After reading that problems with blood vessels in the eye might be a sign of similar problems in the brain, I asked Mom to get Dad’s eye exam records.
A study published in the January issue of Stroke showed that for people with high blood pressure, abnormalities of the blood vessels in the eye are associated with small strokes that can be detected only with an MRI . Patients and their families might not notice any one of these strokes, but the combined effect could cause dementia.
These same abnormalities may mean a patient has a higher than normal risk of having a stroke (see http://www.thelancet.com/journals/lancet/article/PIIS0140673601062535/abstract - this requires free registration to The Lancet).

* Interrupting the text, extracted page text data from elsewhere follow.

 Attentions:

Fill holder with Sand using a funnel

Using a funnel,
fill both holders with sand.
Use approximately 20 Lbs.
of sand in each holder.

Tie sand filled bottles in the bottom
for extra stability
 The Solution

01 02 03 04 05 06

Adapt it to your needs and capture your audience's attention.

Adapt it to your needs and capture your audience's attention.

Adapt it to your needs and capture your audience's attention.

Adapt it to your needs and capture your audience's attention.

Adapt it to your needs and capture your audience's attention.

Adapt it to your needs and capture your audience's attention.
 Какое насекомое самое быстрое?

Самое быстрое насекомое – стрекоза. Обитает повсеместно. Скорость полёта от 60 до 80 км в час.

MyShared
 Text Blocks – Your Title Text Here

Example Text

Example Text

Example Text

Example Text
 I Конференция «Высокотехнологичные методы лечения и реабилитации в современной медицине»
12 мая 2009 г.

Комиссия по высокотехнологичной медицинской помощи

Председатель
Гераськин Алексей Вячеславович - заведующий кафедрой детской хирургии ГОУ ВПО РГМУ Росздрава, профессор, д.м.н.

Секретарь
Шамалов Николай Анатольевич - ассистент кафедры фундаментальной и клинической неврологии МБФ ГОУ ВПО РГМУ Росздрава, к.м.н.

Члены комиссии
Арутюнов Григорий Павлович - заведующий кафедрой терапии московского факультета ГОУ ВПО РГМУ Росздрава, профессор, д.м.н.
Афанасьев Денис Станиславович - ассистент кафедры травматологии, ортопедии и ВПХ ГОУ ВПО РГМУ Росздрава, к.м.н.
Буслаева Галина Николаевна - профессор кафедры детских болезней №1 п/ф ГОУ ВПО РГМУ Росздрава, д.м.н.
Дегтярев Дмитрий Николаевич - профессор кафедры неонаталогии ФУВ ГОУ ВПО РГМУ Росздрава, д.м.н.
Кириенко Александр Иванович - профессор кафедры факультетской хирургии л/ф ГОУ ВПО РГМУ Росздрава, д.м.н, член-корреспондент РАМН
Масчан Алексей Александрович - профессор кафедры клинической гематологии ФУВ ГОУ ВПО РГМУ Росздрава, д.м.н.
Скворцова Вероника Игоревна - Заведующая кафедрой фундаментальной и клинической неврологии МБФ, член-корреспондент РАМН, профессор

My father did not have high blood pressure, but because his autopsy results had tentatively shown “hypertensive arteriosclerosis” (thickening of the blood vessel walls associated with high blood pressure), I thought it might be helpful to know if the blood vessels in his eye showed any problems.
Tien Wong, MD, PhD is co-author of the new study in Stroke and the two other studies I linked to above. He sent me this photograph below as a sample of the retinal blood vessel disease an eye doctor might see. The red spots are retinal hemorrhages and aneuryisms, he explained, while the yellow spot indicates a mini-stroke.

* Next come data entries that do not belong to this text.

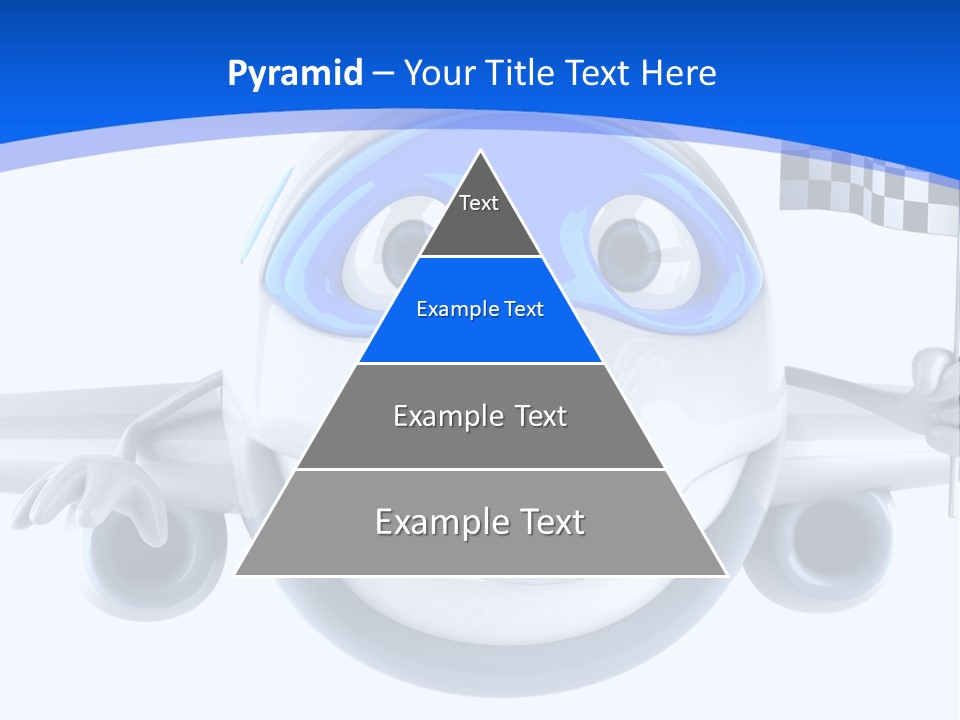 Pyramid – Your Title Text Here

Text

Example Text

Example Text

Example Text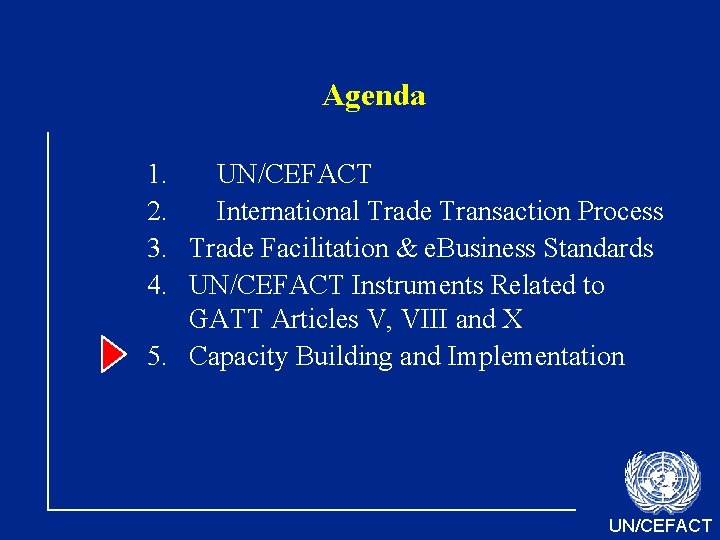 Agenda

1. UN/CEFACT
2. International Trade Transaction Process
3. Trade Facilitation & eBusiness Standards
4. UN/CEFACT Instruments Related to GATT Articles V, VIII and X
5. Capacity Building and Implementation

UN/CEFACT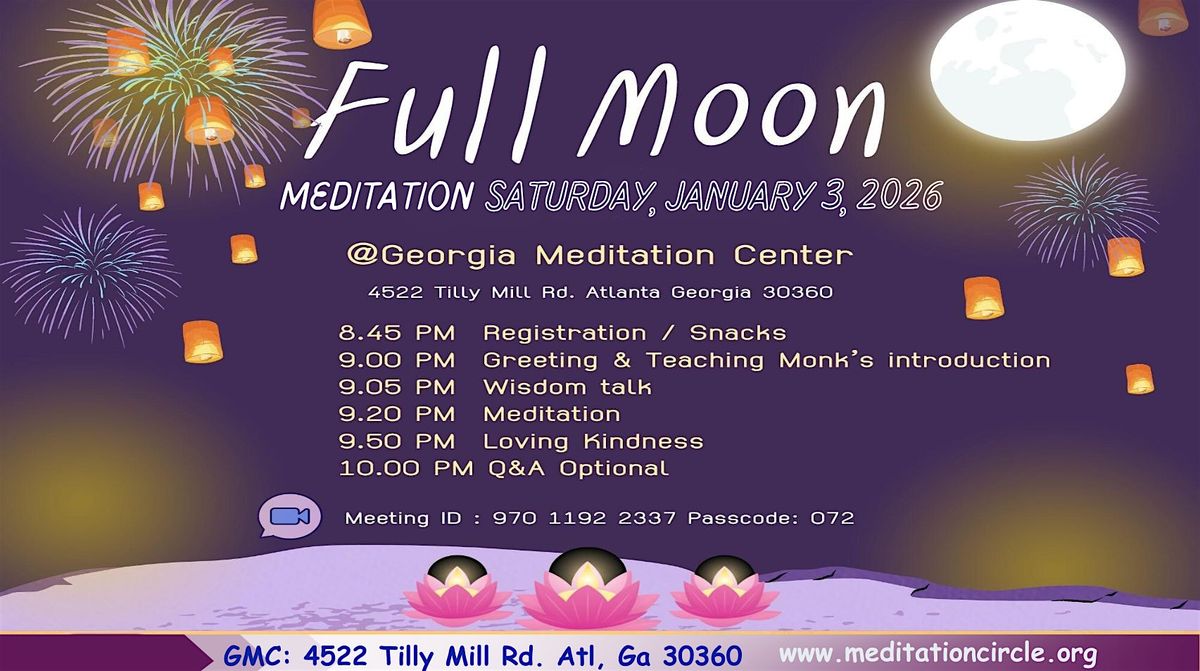 Full Moon

MEDITATION SATURDAY, JANUARY 3, 2026

@Georgia Meditation Center

4522 Tilly Mill Rd. Atlanta Georgia 30360

8.45 PM Registration / Snacks
9.00 PM Greeting & Teaching Monk's introduction
9.05 PM Wisdom talk
9.20 PM Meditation
9.50 PM Loving Kindness
10.00 PM Q&A Optional

Meeting ID : 970 1192 2337 Passcode: 072

GMC: 4522 Tilly Mill Rd. Atl, Ga 30360 www.meditationcircle.org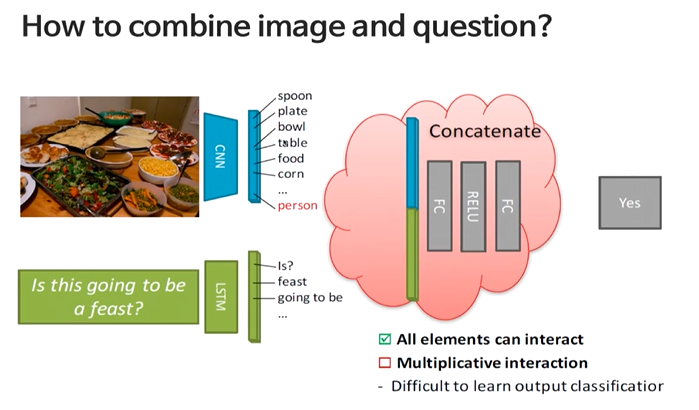 How to combine image and question?

CNN

spoon
plate
bowl
table
food
corn
...
person

Is this going to be a feast?

LSTM

Is?
feast
going to be
...

Concatenate

FC

RELU

FC

Yes

☑ All elements can interact
☐ Multiplicative interaction
- Difficult to learn output classificatior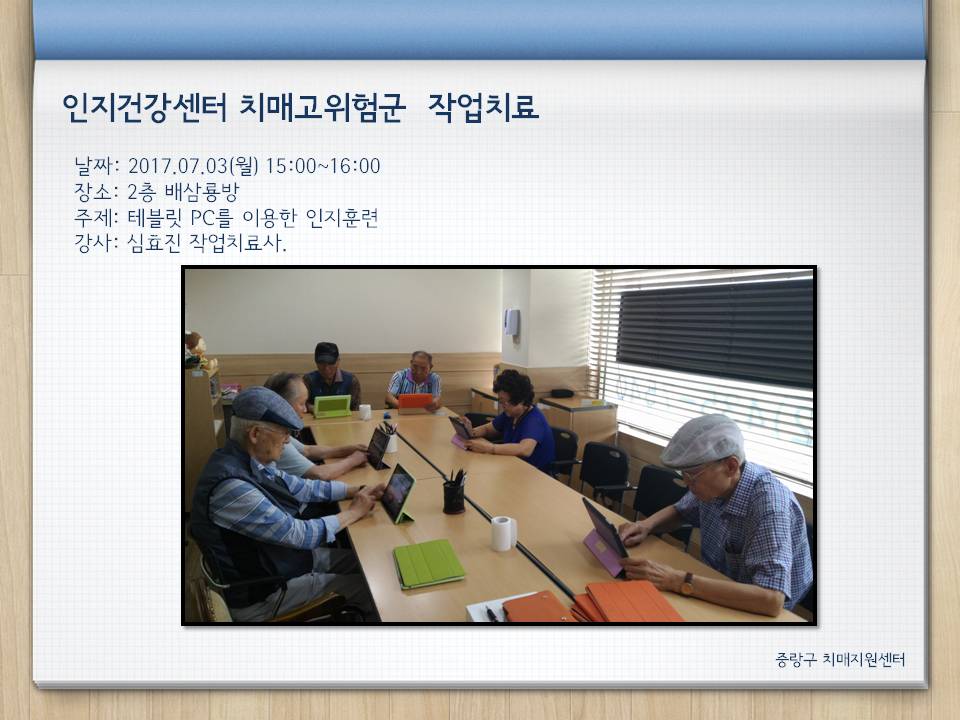 인지건강센터 치매고위험군 작업치료

날짜: 2017.07.03(월) 15:00~16:00
장소: 2층 배삼룡방
주제: 테블릿 PC를 이용한 인지훈련
강사: 심효진 작업치료사.

중랑구 치매지원센터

Retinal photograph courtesy of Tien Y Wong, MD, PhD, Centre for Eye Research Australia, University of Melbourne
It turns out that the blood vessels in Dad’s eyes were normal. I’m not sure if that would lead his neurologist to suspect my father’s microbleeds were not caused by hypertensive arteriosclerosis. Either way, I would think anyone with dementia would want to ask his eye doctor to check for signs of retinal blood vessel abnormalities, and report the results to his neurologist and other doctors.